Très vite, au milieu des années 1950, elle ouvrit son propre établissement, Chez Régine, à Saint-Germain-des-Prés. De Françoise Sagan à Andy Warhol, les célébrités et la jet-set internationale s’y pressaient pour faire la fête et se déhancher sur le twist, danse qu’elle importa des États-Unis. Suivront le New Jimmy’s à Montparnasse, Regine’s rue de Ponthieu, puis d’autres clubs à New York, Miami, Monte-Carlo, Rio de Janeiro… en tout une vingtaine de boîtes de nuit dans le monde, qu’elle géra d’une main de fer durant des décennies.

Être reconnue dans le monde entier, c’était son rêve de gamine. Un rêve qui éclairait les premiers jours d’une existence pas toujours joyeuse. Issue d’une famille juive polonaise, son enfance a été marquée par le départ de sa mère, partie s’installer en Argentine et qu’elle ne reverra jamais, et par de fréquents séjours en pensionnats, au gré des errements de son père, joueur invétéré. La guerre aussi laissa ses marques indélébiles. Pendant le conflit, elle se retrouva loin des siens, cachée dans un couvent dans le sud de la France, puis rencontra son premier amour d’adolescence, arrêté par les Allemands aux derniers jours de la guerre et qui ne revint jamais de déportation.
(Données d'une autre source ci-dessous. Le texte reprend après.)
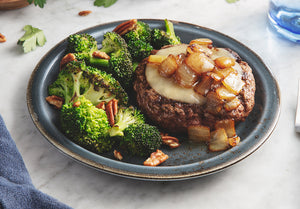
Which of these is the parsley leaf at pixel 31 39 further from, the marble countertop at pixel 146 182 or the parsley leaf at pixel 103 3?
the parsley leaf at pixel 103 3

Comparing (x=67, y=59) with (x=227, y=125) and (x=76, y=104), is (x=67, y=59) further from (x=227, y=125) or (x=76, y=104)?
(x=227, y=125)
Interrogée en 2004 par le journal France Soir sur la question de la postérité, elle confiait : "Elle m’intéresse par l’intermédiaire de mes chansons et à travers mon personnage. J’espère bien qu’on parlera encore de moi quand je ne serai plus là", ajoutant, sans prétention, avoir marqué son époque. Car au-delà de la fêtarde, femme d’affaires menant bien son business de la nuit, l’on retiendra aussi ses chansons et son personnage flamboyant de meneuse de revues lovée dans un boa, évidemment indissociable de ses plus grands succès, La grande Zoa, Azzuro ou encore Patchouli chinchilla.
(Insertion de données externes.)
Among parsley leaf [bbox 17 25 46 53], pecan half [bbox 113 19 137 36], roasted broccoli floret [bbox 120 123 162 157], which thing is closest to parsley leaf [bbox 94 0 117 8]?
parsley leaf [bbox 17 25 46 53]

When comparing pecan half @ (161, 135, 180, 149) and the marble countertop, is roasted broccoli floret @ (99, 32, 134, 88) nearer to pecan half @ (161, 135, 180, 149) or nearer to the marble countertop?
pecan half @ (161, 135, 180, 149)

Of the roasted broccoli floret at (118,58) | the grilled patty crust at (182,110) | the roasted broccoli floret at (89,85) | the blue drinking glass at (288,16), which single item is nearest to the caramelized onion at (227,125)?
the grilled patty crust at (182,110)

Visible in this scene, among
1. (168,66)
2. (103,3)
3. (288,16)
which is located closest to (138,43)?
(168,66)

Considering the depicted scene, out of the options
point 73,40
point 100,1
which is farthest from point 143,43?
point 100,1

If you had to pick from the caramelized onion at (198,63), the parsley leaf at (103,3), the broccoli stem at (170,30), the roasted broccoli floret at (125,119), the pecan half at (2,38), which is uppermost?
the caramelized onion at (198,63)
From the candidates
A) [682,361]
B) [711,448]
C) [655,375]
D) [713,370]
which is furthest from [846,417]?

C’est dans les années 1960 que son amie Renée Lebas, chanteuse devenue productrice, l’incita à se lancer. Charles Aznavour lui écrivit son premier titre, puis Gainsbourg avec Les P’tits papiers (chanson pour laquelle elle reçut le grand prix de l’Académie Charles-Cros en 1965) et d’autres compositions bien plus osées (Ouvre la bouche et ferme les yeux, Les femmes ça fait pédé, etc.), mais aussi Barbara (Gueule de nuit), Henri Salvador ou l’écrivain Patrick Modiano. Dans les années 1960 et 1970, elle se produisit sur les scènes de l’Olympia, de Bobino à Paris et du Carnegie Hall à New York.
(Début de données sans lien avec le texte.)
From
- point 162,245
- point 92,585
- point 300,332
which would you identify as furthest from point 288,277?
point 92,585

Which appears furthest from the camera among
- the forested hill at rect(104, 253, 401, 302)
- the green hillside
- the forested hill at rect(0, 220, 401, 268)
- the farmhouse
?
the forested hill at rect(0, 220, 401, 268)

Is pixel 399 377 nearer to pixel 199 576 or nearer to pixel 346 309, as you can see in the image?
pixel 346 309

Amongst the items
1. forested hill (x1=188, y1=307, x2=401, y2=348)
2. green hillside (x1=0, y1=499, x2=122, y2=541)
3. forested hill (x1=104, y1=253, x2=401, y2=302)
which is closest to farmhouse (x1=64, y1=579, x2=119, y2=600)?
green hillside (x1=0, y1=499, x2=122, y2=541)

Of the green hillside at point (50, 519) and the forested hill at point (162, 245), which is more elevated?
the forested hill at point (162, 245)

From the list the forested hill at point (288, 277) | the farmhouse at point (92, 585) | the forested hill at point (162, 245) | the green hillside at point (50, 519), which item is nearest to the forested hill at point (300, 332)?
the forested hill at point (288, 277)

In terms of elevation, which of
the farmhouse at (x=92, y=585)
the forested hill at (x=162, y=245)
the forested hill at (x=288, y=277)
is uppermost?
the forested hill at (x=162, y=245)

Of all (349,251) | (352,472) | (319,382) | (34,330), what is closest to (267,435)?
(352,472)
En 2004, après avoir vendu tous ses clubs et tiré un trait sur les affaires, elle revenait à la chanson avec l’album Made in Paname, sur des textes concoctés sur mesure par Renaud, Marc Lavoine ou encore les écrivains Marie Nimier et Jean Rouaud, mis en musique par le compositeur Alain Lanty. Pour l’occasion, elle retrouvait la scène aux Folies Bergère, sur une mise en scène de Pierre Palmade. Toujours bien entourée de ses nombreux amis, la chanteuse revisitait ses succès en 2009 avec le disque Régine’s Duets, accompagnée de Didier Wampas, Paolo Conte, Jane Birkin, Cali ou encore Bernard Lavilliers.

Infatigable fêtarde, affirmant n’avoir besoin que de trois heures de sommeil par jour et ne jamais boire d’alcool, on la vit encore en 2014, drapée de son boa fétiche au milieu de ses amis people, faire revivre l’esprit guinguette le temps d’une soirée au Balajo, le mythique dancing du quartier Bastille. À 85 ans, Régine, infatigable, reprend la route pour une ultime tournée intitulée La Grande Zoa.

Strass et paillettes, la vie de Régine était une fête.